_Given request_
Reproduce the passage on pride and the human condition word for word, from "To walk contrary" up to and including "instead to be god.".

_Extracted text_

To walk contrary to God’s will is to favor one’s own views on the world or priorities over those of God. It turns out that pride and the idolatry of self underlies all of our heart issues. Where God builds us for flourishing within the system that He creates for us, humanity seeks instead to be god.
And I should say that this is the basic human condition. No one should read this and believe that they’re being picked on or singled out for their life choices. I am a pastor of a church and make decisions daily that aren’t what God would have me choose. This belief, according to Scripture, doesn’t state that you are unredeemable or lesser than anyone else, whether inside or outside of the Church. It simply states that you are human and can’t make your way to God on your own. Human beings can’t help but follow in the footsteps of those building the Tower of Babel. We want to make a name for ourselves. We want to make ourselves great. And without some major intervention in our hearts by God, we can’t help but to engage the world in this way.

_Recorded data_

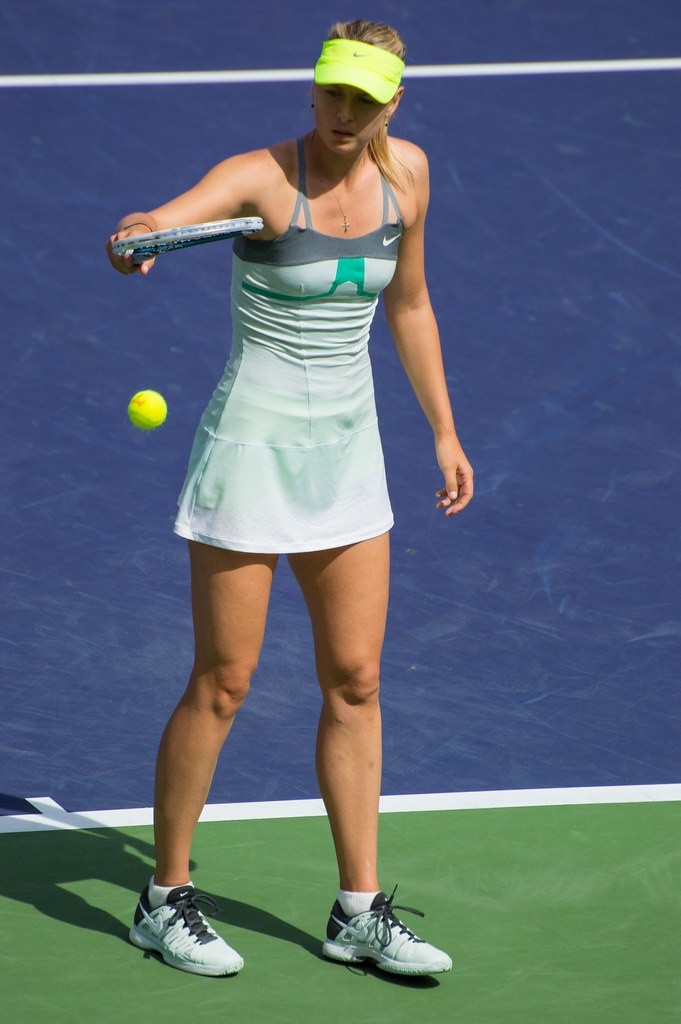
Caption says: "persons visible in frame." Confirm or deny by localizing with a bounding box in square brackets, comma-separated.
[109, 21, 472, 975]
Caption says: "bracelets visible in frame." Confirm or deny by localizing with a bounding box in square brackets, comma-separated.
[121, 223, 153, 236]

_Result below_
To walk contrary to God’s will is to favor one’s own views on the world or priorities over those of God. It turns out that pride and the idolatry of self underlies all of our heart issues. Where God builds us for flourishing within the system that He creates for us, humanity seeks instead to be god.